Mesurés en dollars des États-Unis, huit marchés ont reculé de 20 à 29%, trois de 30 à 39% (Malaisie, Mexique et Nouvelle-Zélande) et trois de plus de 40% (Hong Kong, Australie et Singapour). Le moins touché était l'Autriche (une baisse de 11,4%) tandis que le plus touché était Hong Kong avec une baisse de 45,8%. Sur vingt-trois grands pays industrialisés, dix-neuf ont enregistré une baisse supérieure à 20%. Les pertes mondiales ont été estimées à 1,71 billion de dollars américains.
Bien que l'échange de programmes ait grandement contribué à la gravité du crash, le catalyseur exact est encore inconnu et peut-être à jamais inconnaissable. Avec des interactions complexes entre les devises internationales et les marchés, un hoquet est susceptible de survenir. Depuis 1987, un certain nombre de mécanismes de protection ont été intégrés au marché pour empêcher la vente de panique, tels que les bordures de marché et les disjoncteurs.

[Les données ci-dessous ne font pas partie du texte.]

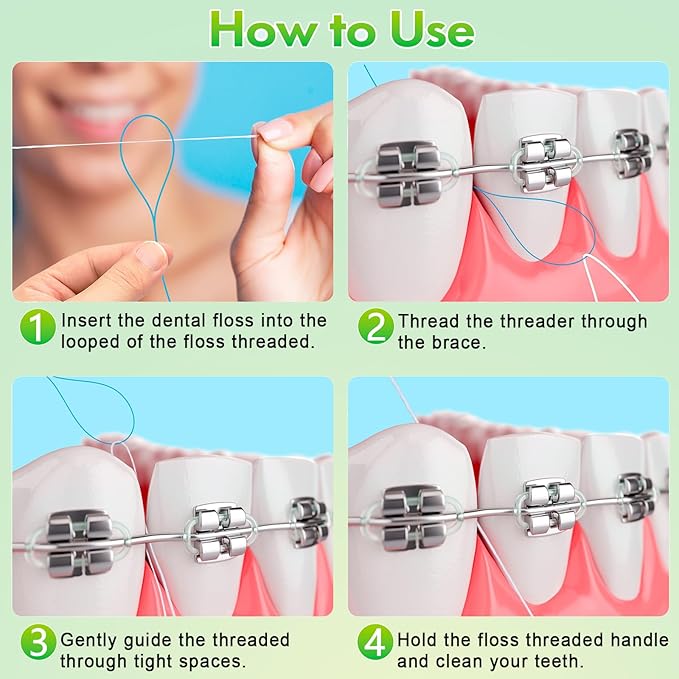 How to Use

1 Insert the dental floss into the looped of the floss threaded.

2 Thread the threader through the brace.

3 Gently guide the threaded through tight spaces.

4 Hold the floss threaded handle and clean your teeth.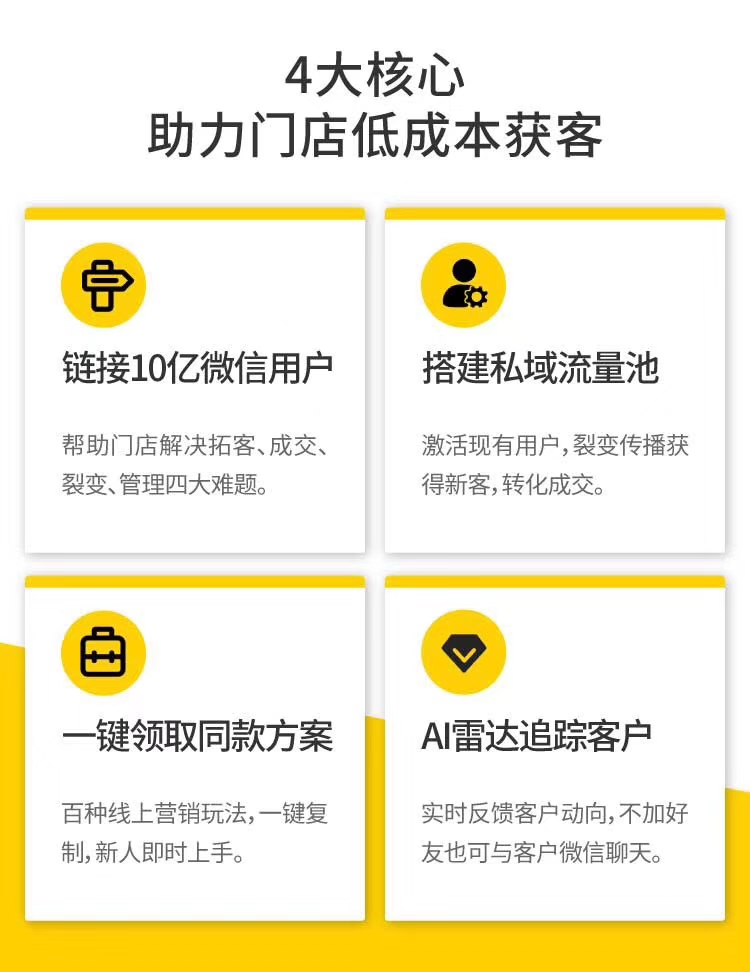 4大核心
助力门店低成本获客

链接10亿微信用户

帮助门店解决拓客、成交、裂变、管理四大难题。

搭建私域流量池

激活现有用户，裂变传播获得新客，转化成交。

一键领取同款方案

百种线上营销玩法，一键复制，新人即时上手。

AI雷达追踪客户

实时反馈客户动向，不加好友也可与客户微信聊天。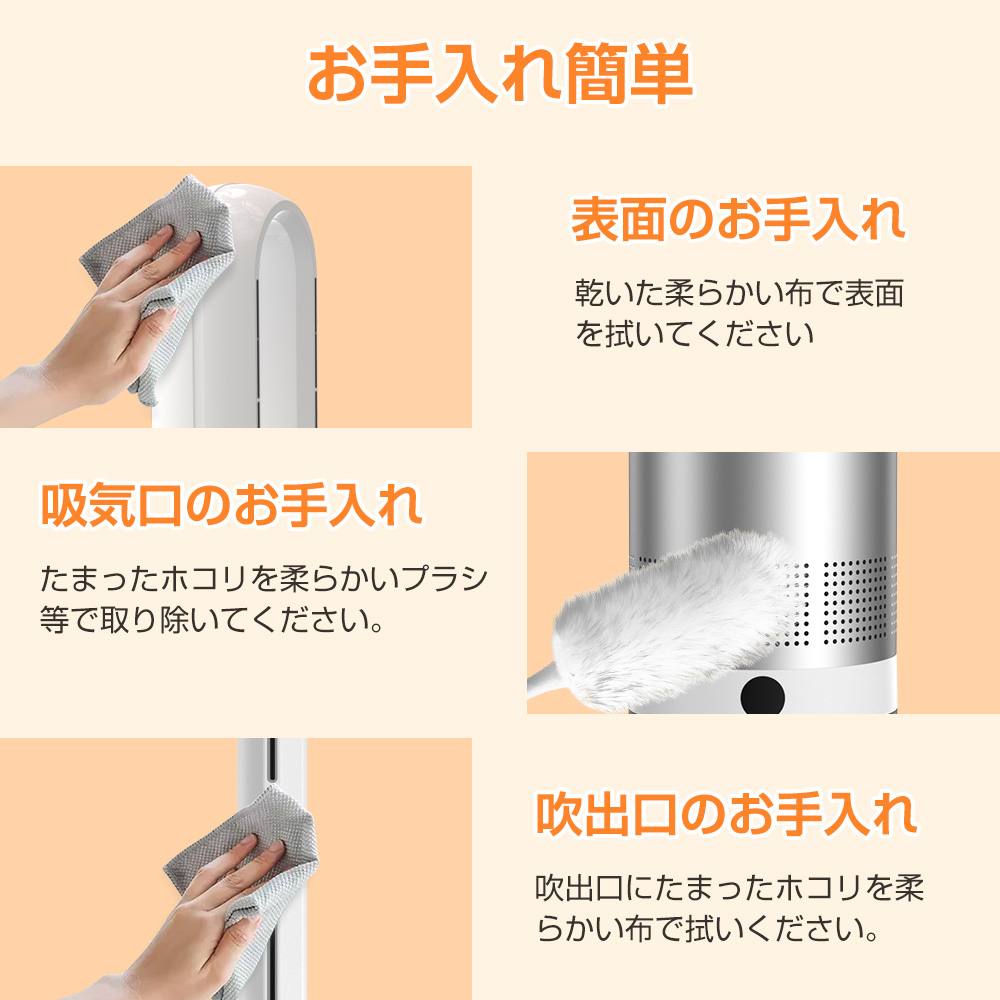 お手入れ簡単

表面のお手入れ

乾いた柔らかい布で表面を拭いてください

吸気口のお手入れ

たまったホコリを柔らかいプラシ等で取り除いてください。

吹出口のお手入れ

吹出口にたまったホコリを柔らかい布で拭いください。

Sur les photos collectées ici, les traders de la bourse ont l'air exaspérés, les courtiers regardent avec inquiétude les écrans de télévision, apparemment incertains de savoir s'ils ont besoin d'aller travailler plus. Dans l'ensemble, un sentiment d'impuissance imprègne chaque image, un sentiment de peur pour l'avenir de l'économie.
(Crédit photo AP / Corbis / Getty Images / La Presse canadienne / Article basé sur Une catastrophe de première classe: La route vers le lundi noir, le pire jour de l'histoire de Wall Street par Diana B. Henriques).